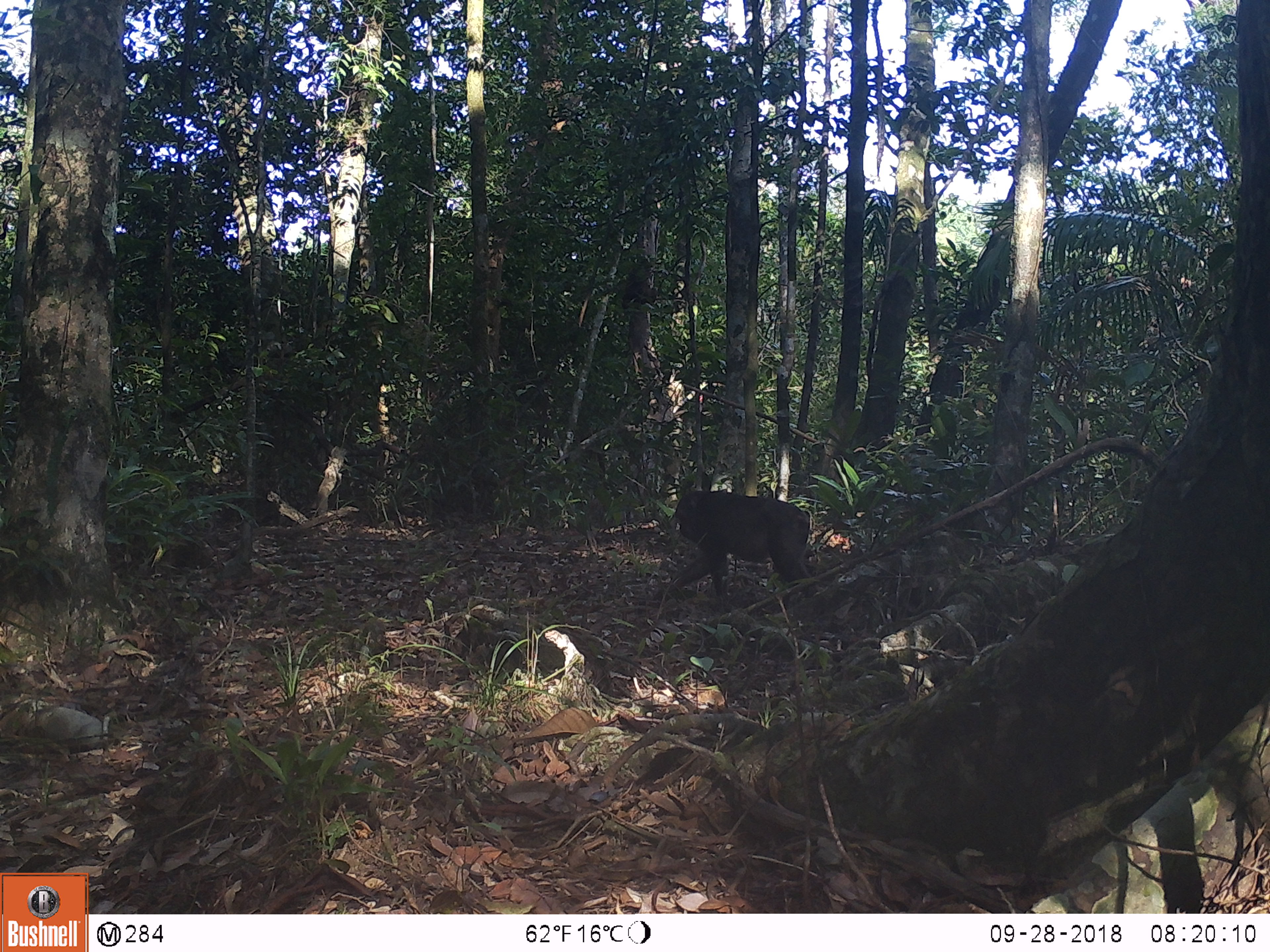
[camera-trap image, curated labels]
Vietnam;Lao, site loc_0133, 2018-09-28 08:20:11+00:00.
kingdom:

→ Activity
Reproduce the data above exactly, leaving out any picture in it.

→ Task response
[camera-trap image, curated labels]
Vietnam;Lao, site loc_0133, 2018-09-28 08:20:11+00:00.
kingdom:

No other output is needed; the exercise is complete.